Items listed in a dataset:
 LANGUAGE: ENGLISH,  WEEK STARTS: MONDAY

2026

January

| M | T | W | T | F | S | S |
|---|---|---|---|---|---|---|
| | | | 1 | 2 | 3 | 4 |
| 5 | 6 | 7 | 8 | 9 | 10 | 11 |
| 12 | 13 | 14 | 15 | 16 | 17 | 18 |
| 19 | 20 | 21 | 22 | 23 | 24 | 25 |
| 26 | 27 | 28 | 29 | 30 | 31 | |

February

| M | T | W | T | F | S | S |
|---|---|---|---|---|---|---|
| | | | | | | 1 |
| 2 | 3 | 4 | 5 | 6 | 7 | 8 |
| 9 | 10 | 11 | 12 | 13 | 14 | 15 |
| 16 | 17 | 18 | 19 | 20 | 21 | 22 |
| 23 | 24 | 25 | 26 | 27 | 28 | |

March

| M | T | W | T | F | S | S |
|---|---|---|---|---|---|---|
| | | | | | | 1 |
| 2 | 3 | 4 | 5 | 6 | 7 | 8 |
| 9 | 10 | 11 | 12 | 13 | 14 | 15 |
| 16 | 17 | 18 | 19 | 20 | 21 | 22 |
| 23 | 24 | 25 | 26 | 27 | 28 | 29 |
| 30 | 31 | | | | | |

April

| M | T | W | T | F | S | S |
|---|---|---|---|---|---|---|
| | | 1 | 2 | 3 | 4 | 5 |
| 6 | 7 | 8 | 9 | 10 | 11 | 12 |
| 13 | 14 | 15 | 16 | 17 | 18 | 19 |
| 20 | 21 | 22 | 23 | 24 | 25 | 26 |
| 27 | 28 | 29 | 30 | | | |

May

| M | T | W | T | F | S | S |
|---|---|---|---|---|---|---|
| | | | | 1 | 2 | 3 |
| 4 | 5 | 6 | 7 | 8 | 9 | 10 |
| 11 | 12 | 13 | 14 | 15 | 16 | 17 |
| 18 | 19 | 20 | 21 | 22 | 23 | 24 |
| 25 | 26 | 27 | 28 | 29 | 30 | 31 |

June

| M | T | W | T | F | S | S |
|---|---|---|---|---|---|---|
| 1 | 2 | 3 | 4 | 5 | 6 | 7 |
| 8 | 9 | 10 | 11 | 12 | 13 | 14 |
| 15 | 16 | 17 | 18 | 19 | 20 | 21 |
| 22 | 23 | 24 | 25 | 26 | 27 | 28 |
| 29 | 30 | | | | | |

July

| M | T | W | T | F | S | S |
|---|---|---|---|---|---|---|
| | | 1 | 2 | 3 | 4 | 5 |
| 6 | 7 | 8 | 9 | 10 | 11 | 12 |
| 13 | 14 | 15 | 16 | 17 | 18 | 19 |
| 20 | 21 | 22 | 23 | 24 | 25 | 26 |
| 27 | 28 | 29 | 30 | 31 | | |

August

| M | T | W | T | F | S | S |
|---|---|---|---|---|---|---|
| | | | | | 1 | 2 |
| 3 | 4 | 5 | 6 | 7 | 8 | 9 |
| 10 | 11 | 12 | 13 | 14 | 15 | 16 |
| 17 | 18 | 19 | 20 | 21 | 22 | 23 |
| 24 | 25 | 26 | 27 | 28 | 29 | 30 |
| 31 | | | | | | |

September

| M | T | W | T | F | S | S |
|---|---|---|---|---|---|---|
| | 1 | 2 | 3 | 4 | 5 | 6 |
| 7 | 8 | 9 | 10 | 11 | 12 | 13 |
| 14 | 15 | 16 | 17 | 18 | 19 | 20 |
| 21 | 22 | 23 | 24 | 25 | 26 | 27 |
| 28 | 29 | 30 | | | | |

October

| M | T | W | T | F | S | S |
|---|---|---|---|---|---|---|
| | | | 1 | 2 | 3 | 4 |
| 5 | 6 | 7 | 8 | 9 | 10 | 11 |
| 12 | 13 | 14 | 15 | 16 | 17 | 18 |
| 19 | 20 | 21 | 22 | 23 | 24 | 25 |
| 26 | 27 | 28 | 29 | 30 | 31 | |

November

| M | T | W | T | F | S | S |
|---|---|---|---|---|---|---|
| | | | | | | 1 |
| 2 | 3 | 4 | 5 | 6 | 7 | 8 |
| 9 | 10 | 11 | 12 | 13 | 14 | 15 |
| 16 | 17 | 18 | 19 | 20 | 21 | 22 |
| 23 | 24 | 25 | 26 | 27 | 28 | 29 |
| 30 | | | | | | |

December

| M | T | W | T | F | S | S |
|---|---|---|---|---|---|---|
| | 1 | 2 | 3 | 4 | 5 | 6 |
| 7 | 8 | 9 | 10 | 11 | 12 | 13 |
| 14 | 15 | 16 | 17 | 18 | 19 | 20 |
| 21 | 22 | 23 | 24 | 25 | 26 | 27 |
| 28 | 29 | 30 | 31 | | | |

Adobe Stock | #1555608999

**ABOUT THIS TASK:**
Retype the records above so that nothing differs from the original.

**RESPONSE:**
 LANGUAGE: ENGLISH,  WEEK STARTS: MONDAY

2026

January

| M | T | W | T | F | S | S |
|---|---|---|---|---|---|---|
| | | | 1 | 2 | 3 | 4 |
| 5 | 6 | 7 | 8 | 9 | 10 | 11 |
| 12 | 13 | 14 | 15 | 16 | 17 | 18 |
| 19 | 20 | 21 | 22 | 23 | 24 | 25 |
| 26 | 27 | 28 | 29 | 30 | 31 | |

February

| M | T | W | T | F | S | S |
|---|---|---|---|---|---|---|
| | | | | | | 1 |
| 2 | 3 | 4 | 5 | 6 | 7 | 8 |
| 9 | 10 | 11 | 12 | 13 | 14 | 15 |
| 16 | 17 | 18 | 19 | 20 | 21 | 22 |
| 23 | 24 | 25 | 26 | 27 | 28 | |

March

| M | T | W | T | F | S | S |
|---|---|---|---|---|---|---|
| | | | | | | 1 |
| 2 | 3 | 4 | 5 | 6 | 7 | 8 |
| 9 | 10 | 11 | 12 | 13 | 14 | 15 |
| 16 | 17 | 18 | 19 | 20 | 21 | 22 |
| 23 | 24 | 25 | 26 | 27 | 28 | 29 |
| 30 | 31 | | | | | |

April

| M | T | W | T | F | S | S |
|---|---|---|---|---|---|---|
| | | 1 | 2 | 3 | 4 | 5 |
| 6 | 7 | 8 | 9 | 10 | 11 | 12 |
| 13 | 14 | 15 | 16 | 17 | 18 | 19 |
| 20 | 21 | 22 | 23 | 24 | 25 | 26 |
| 27 | 28 | 29 | 30 | | | |

May

| M | T | W | T | F | S | S |
|---|---|---|---|---|---|---|
| | | | | 1 | 2 | 3 |
| 4 | 5 | 6 | 7 | 8 | 9 | 10 |
| 11 | 12 | 13 | 14 | 15 | 16 | 17 |
| 18 | 19 | 20 | 21 | 22 | 23 | 24 |
| 25 | 26 | 27 | 28 | 29 | 30 | 31 |

June

| M | T | W | T | F | S | S |
|---|---|---|---|---|---|---|
| 1 | 2 | 3 | 4 | 5 | 6 | 7 |
| 8 | 9 | 10 | 11 | 12 | 13 | 14 |
| 15 | 16 | 17 | 18 | 19 | 20 | 21 |
| 22 | 23 | 24 | 25 | 26 | 27 | 28 |
| 29 | 30 | | | | | |

July

| M | T | W | T | F | S | S |
|---|---|---|---|---|---|---|
| | | 1 | 2 | 3 | 4 | 5 |
| 6 | 7 | 8 | 9 | 10 | 11 | 12 |
| 13 | 14 | 15 | 16 | 17 | 18 | 19 |
| 20 | 21 | 22 | 23 | 24 | 25 | 26 |
| 27 | 28 | 29 | 30 | 31 | | |

August

| M | T | W | T | F | S | S |
|---|---|---|---|---|---|---|
| | | | | | 1 | 2 |
| 3 | 4 | 5 | 6 | 7 | 8 | 9 |
| 10 | 11 | 12 | 13 | 14 | 15 | 16 |
| 17 | 18 | 19 | 20 | 21 | 22 | 23 |
| 24 | 25 | 26 | 27 | 28 | 29 | 30 |
| 31 | | | | | | |

September

| M | T | W | T | F | S | S |
|---|---|---|---|---|---|---|
| | 1 | 2 | 3 | 4 | 5 | 6 |
| 7 | 8 | 9 | 10 | 11 | 12 | 13 |
| 14 | 15 | 16 | 17 | 18 | 19 | 20 |
| 21 | 22 | 23 | 24 | 25 | 26 | 27 |
| 28 | 29 | 30 | | | | |

October

| M | T | W | T | F | S | S |
|---|---|---|---|---|---|---|
| | | | 1 | 2 | 3 | 4 |
| 5 | 6 | 7 | 8 | 9 | 10 | 11 |
| 12 | 13 | 14 | 15 | 16 | 17 | 18 |
| 19 | 20 | 21 | 22 | 23 | 24 | 25 |
| 26 | 27 | 28 | 29 | 30 | 31 | |

November

| M | T | W | T | F | S | S |
|---|---|---|---|---|---|---|
| | | | | | | 1 |
| 2 | 3 | 4 | 5 | 6 | 7 | 8 |
| 9 | 10 | 11 | 12 | 13 | 14 | 15 |
| 16 | 17 | 18 | 19 | 20 | 21 | 22 |
| 23 | 24 | 25 | 26 | 27 | 28 | 29 |
| 30 | | | | | | |

December

| M | T | W | T | F | S | S |
|---|---|---|---|---|---|---|
| | 1 | 2 | 3 | 4 | 5 | 6 |
| 7 | 8 | 9 | 10 | 11 | 12 | 13 |
| 14 | 15 | 16 | 17 | 18 | 19 | 20 |
| 21 | 22 | 23 | 24 | 25 | 26 | 27 |
| 28 | 29 | 30 | 31 | | | |

Adobe Stock | #1555608999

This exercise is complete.